DATA RECORDS below:
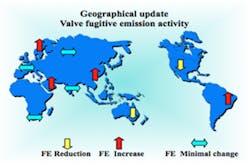 Valve Emissions Geographic Data Valve Emissions Geographic Data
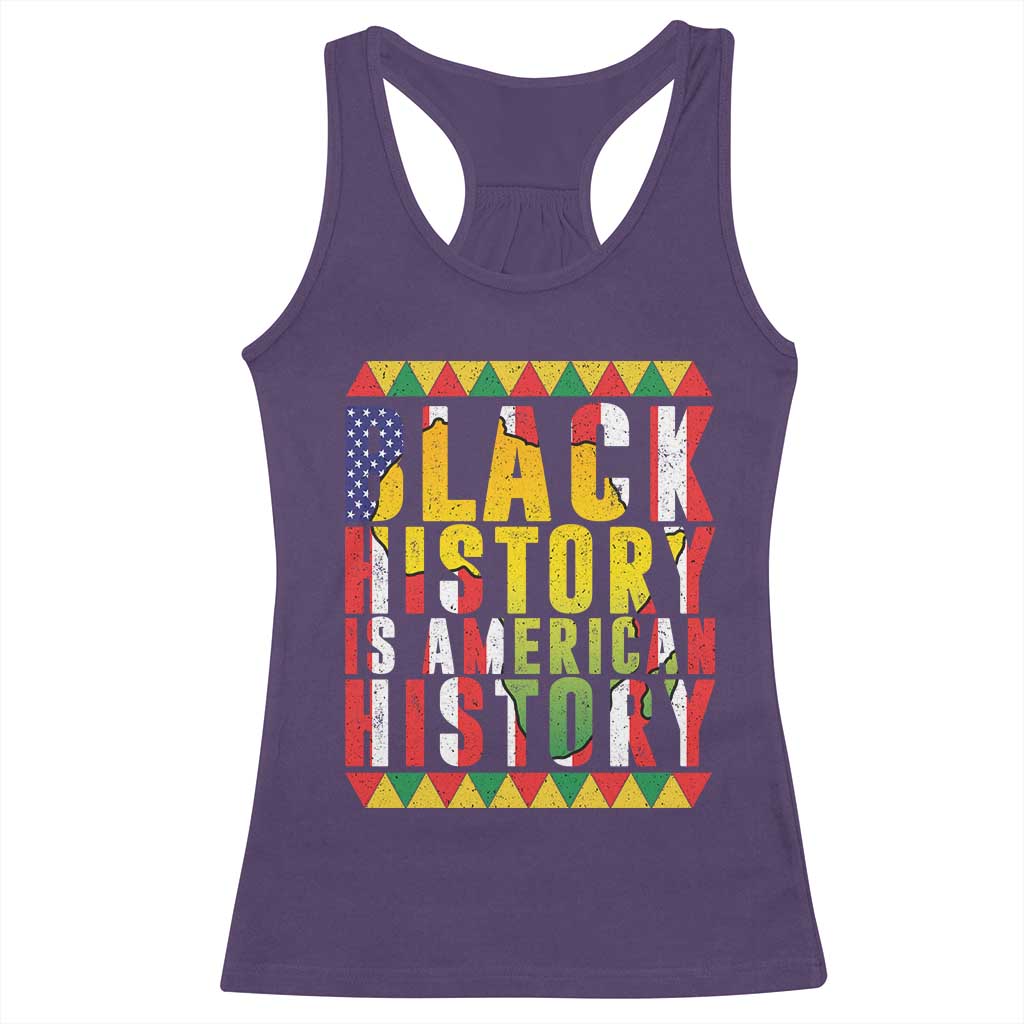 Black History is American History Racerback Tank Top Patriotic African Pride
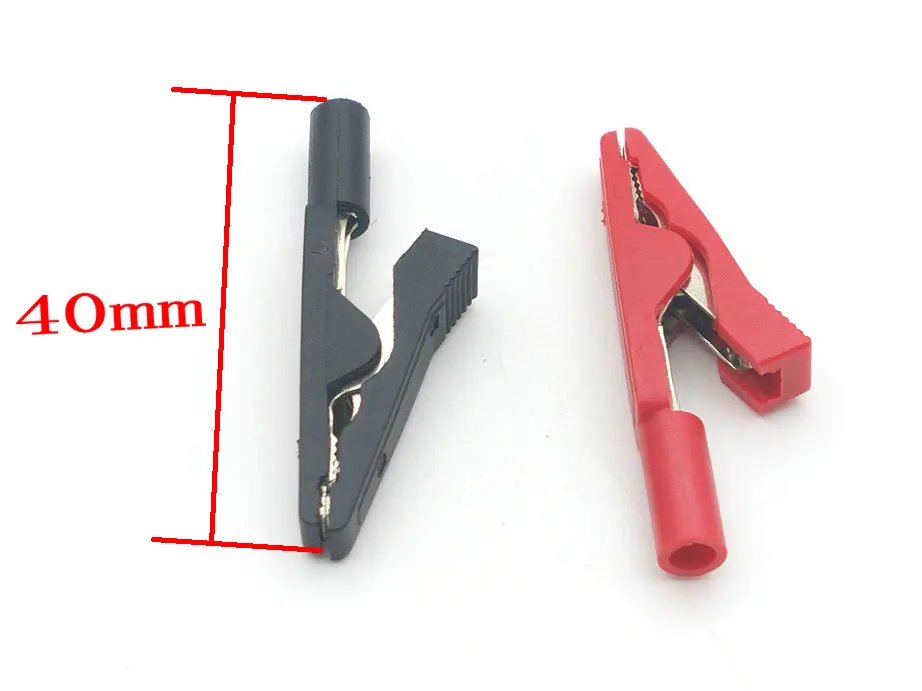 20 PZ MORSETTI di prova elettrici per batterie morsetti a molla mini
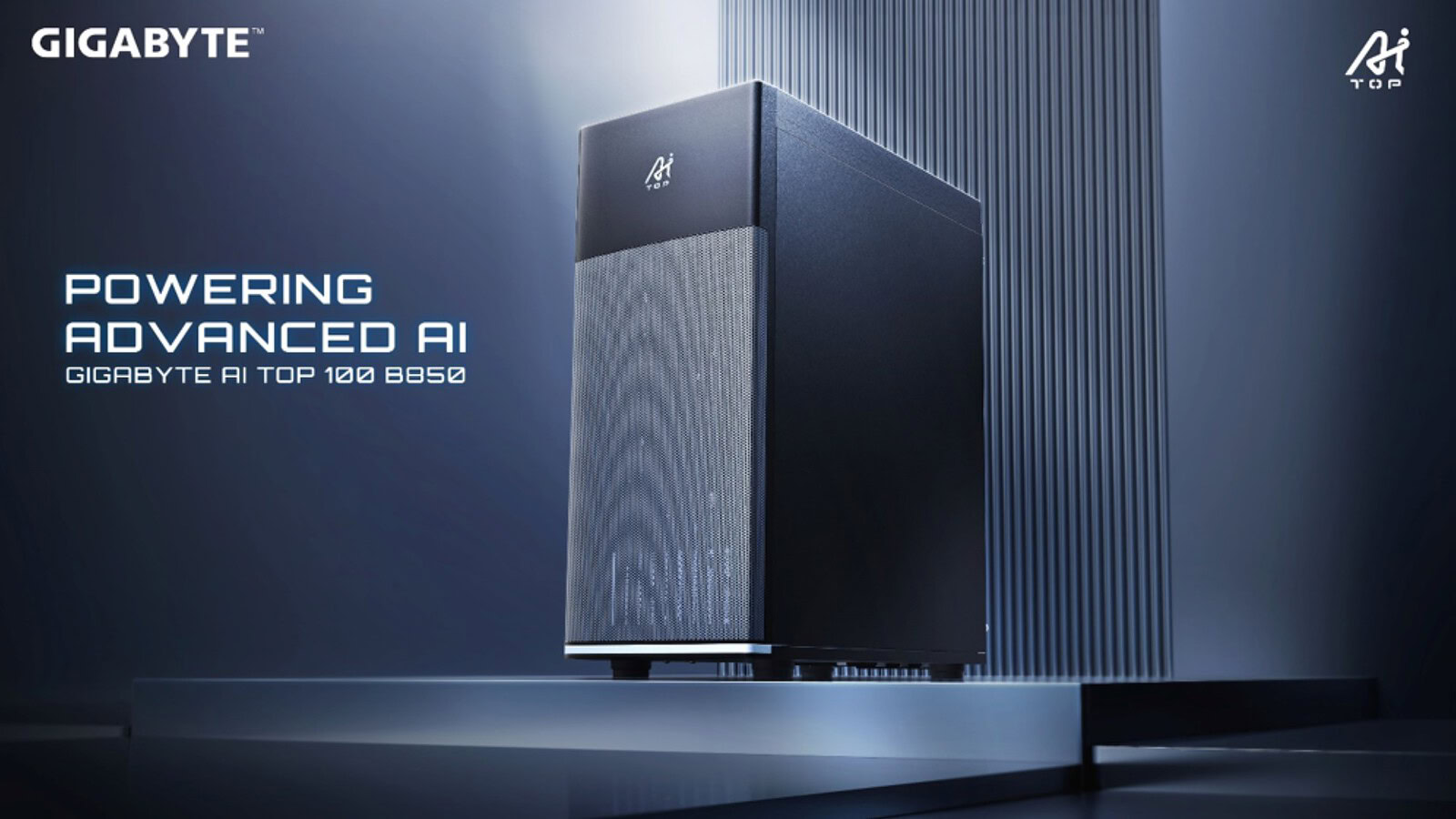 GIGABYTE AI TOP 100 B850, il PC desktop pensato per l’AI locale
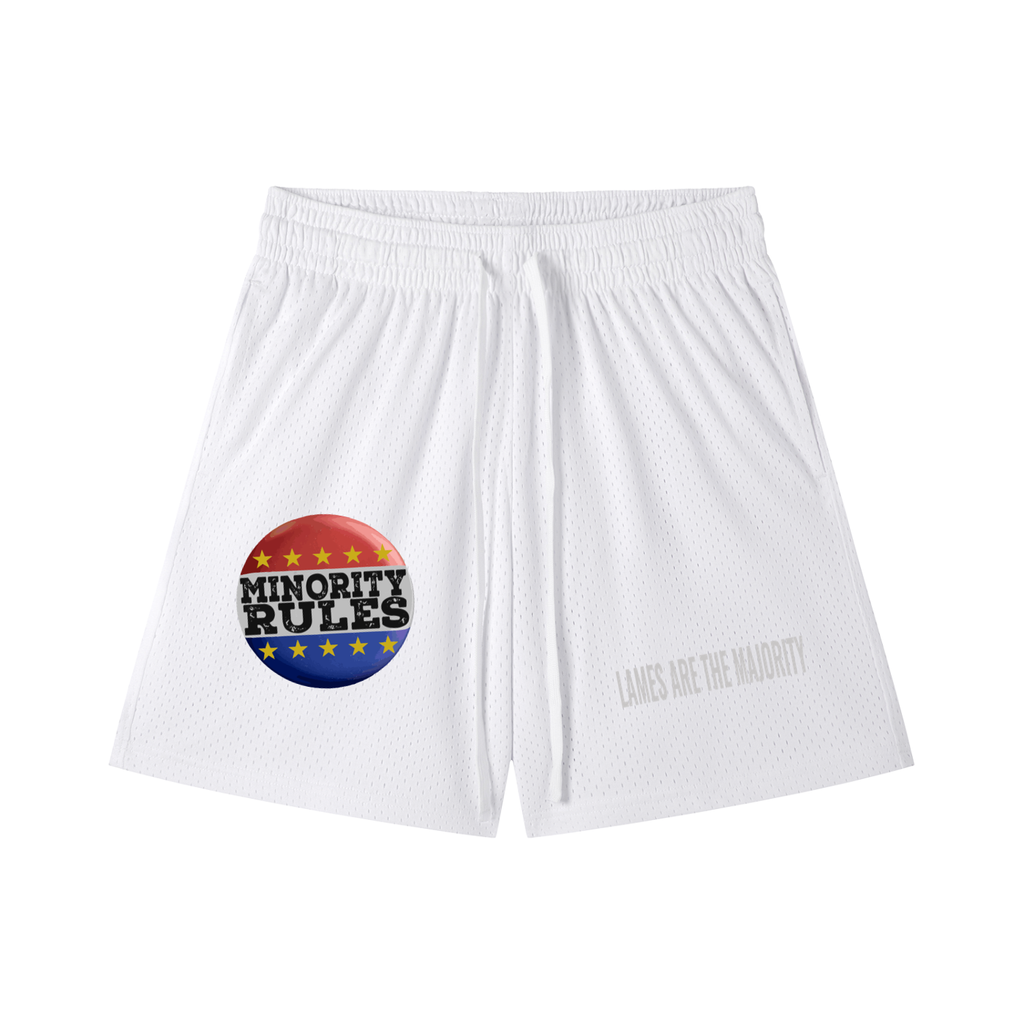 MINORITY RULES GYM SHORTS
End of DATA RECORDS.
WHAT THE TASK REQUIRES:
Reproduce the text that accompanies each of the items above, word for word, and leave the pictures out of your answer.

OUTPUT OF THE TASK:
 Valve Emissions Geographic Data Valve Emissions Geographic Data
 Black History is American History Racerback Tank Top Patriotic African Pride
 20 PZ MORSETTI di prova elettrici per batterie morsetti a molla mini
 GIGABYTE AI TOP 100 B850, il PC desktop pensato per l’AI locale
 MINORITY RULES GYM SHORTS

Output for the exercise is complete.